Still, there was that not-exactly-pure New York line he showed me when I visited his West Village store — a new venture after the trying years of the pandemic. As with so many designers and retailers, 2020 was a setback. Shortly before the virus ravaged India, Sabyasachi shut his factories to give his workers, whom he continued to pay throughout the closure, time to go home. He invited his parents over for lunch and locked them in his house, where they have lived since. Weddings, and especially the big fat Indian wedding in which brides outfitted their entire families in Sabyasachi, came to a halt. He never stopped working and eventually invited a small design team to live in his house. He learned how to cook to keep everyone well fed.

For more than a decade, Sabyasachi had resisted investor acquisition, from LVMH and others. But in early 2021, he decided to sell a 51 percent stake to the Indian company Aditya Birla Fashion and Retail Limited for nearly $55 million. The final decision, which he made — literally — overnight, upset many in his company, especially his family. Their disappointment gnawed at him. But he told me that he never has regrets and that he wanted the brand to live on without him.

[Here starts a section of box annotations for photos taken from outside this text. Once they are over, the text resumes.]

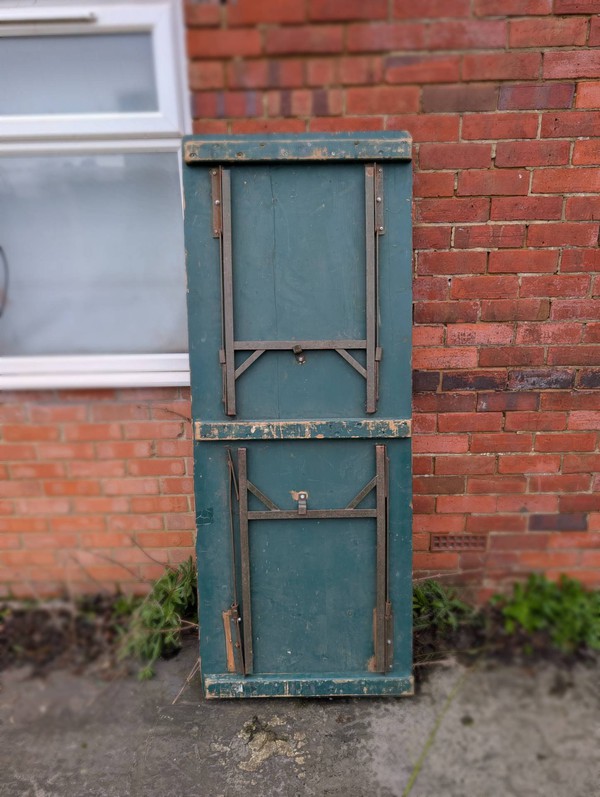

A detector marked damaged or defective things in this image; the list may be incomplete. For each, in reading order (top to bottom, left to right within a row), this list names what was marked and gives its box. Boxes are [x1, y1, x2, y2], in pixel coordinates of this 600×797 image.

chipped paint edge [195, 416, 410, 442]
rusty metal leg [237, 448, 253, 672]
cracked concrete [0, 640, 596, 796]
chipped paint edge [204, 672, 414, 696]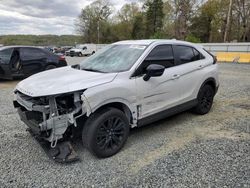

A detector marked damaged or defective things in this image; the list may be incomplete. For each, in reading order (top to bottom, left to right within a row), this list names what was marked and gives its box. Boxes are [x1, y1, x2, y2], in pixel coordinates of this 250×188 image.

crumpled hood [16, 66, 117, 97]
front bumper damage [13, 91, 85, 163]
damaged front end [13, 90, 86, 162]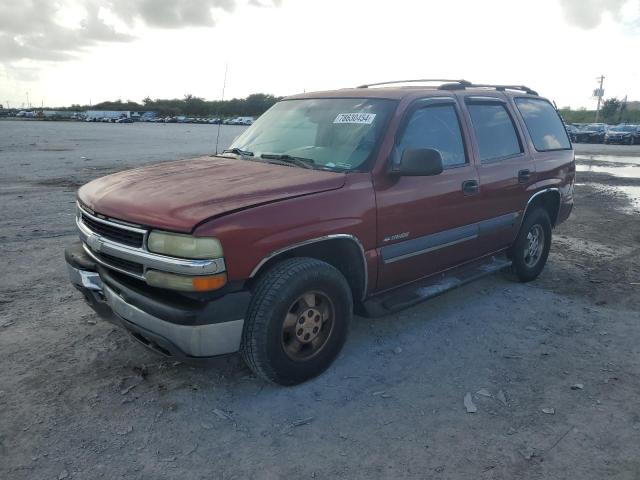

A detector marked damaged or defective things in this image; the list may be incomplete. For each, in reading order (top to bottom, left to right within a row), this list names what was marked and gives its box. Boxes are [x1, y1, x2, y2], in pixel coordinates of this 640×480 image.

damaged front bumper [66, 242, 249, 362]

It remains to be seen what the sale will mean for Sabyasachi’s work. As the chief executive of another Indian fashion conglomerate has said, true craftsmanship isn’t scalable. Will Sabyasachi’s prices go up? Will the level of craft go down? His logo, the royal Bengal tiger, was becoming increasingly ubiquitous on belts and handbags, an all too obvious marketing move (annoying because Sabyasachi’s design language is so instantly recognizable that anyone who buys the brand to flaunt the logo doesn’t deserve it).

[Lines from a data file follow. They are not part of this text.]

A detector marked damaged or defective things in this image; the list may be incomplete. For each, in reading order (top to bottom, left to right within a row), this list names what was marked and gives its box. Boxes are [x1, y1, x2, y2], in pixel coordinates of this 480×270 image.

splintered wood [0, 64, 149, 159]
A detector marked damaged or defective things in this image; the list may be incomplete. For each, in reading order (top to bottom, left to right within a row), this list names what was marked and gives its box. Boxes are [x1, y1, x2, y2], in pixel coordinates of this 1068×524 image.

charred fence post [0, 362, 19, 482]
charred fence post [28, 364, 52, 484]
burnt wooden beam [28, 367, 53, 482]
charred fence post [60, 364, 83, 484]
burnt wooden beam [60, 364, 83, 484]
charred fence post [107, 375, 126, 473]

But the real question is: Will foreigners feel comfortable wearing Indian clothes? While we were observing one of Sabyasachi’s palace photo shoots, the woman who runs his Hyderabad store told me that her daughter, home from Stanford with some friends, had stayed up late into the night furiously debating whether it was appropriate for Kim Kardashian to wear a Sabyasachi sari in Vogue India. Sitting around the jewelry table as Sabyasachi styled his models’ arms with bangles, I asked him if he was concerned that Americans might be skittish to buy from him for fear of cultural appropriation. “People see it as costume,” he told me. “But they don’t understand that Indian clothes are part of a living culture. Women in India wear Indian clothes every single day. The most opulent clothes in many parts of India are worn by street cleaners. Our sense of opulent decoration in spite of what part of society you come from — it’s just amazing.”

Then he told me about an American couple, Rudy Espinoza Murray and Kasey Espinoza, one Spanish and Italian, the other Irish. I recognized their names from Sabyasachi’s 2019 end-of-year Instagram stories, featuring a roundup of weddings. I had lingered over their photos in particular: two handsome men, neither Indian, married in sherwanis (knee-length coats) in Miami.

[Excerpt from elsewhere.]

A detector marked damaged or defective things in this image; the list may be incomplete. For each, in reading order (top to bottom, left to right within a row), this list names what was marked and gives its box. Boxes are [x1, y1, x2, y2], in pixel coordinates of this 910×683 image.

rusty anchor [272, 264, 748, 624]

Sabyasachi told me that he met Rudy when Rudy worked in Bangalore. Rudy knew he wanted to be married in a sherwani even before he met his husband. The key to Sabyasachi’s global expansion, without diluting his look, is more people like Rudy.

Rudy and Kasey adored the craft of Sabyasachi, one wearing a black sherwani, the other a cream sherwani, both raw silk with Bengal-tiger buttons. The tailoring was perfect, every detail of the outfit just so. “What did they call it?” Sabyasachi said, turning to his employees for help recalling a word that the couple used. Not appropriation. No. “Rudy and Kasey called it appreciation.”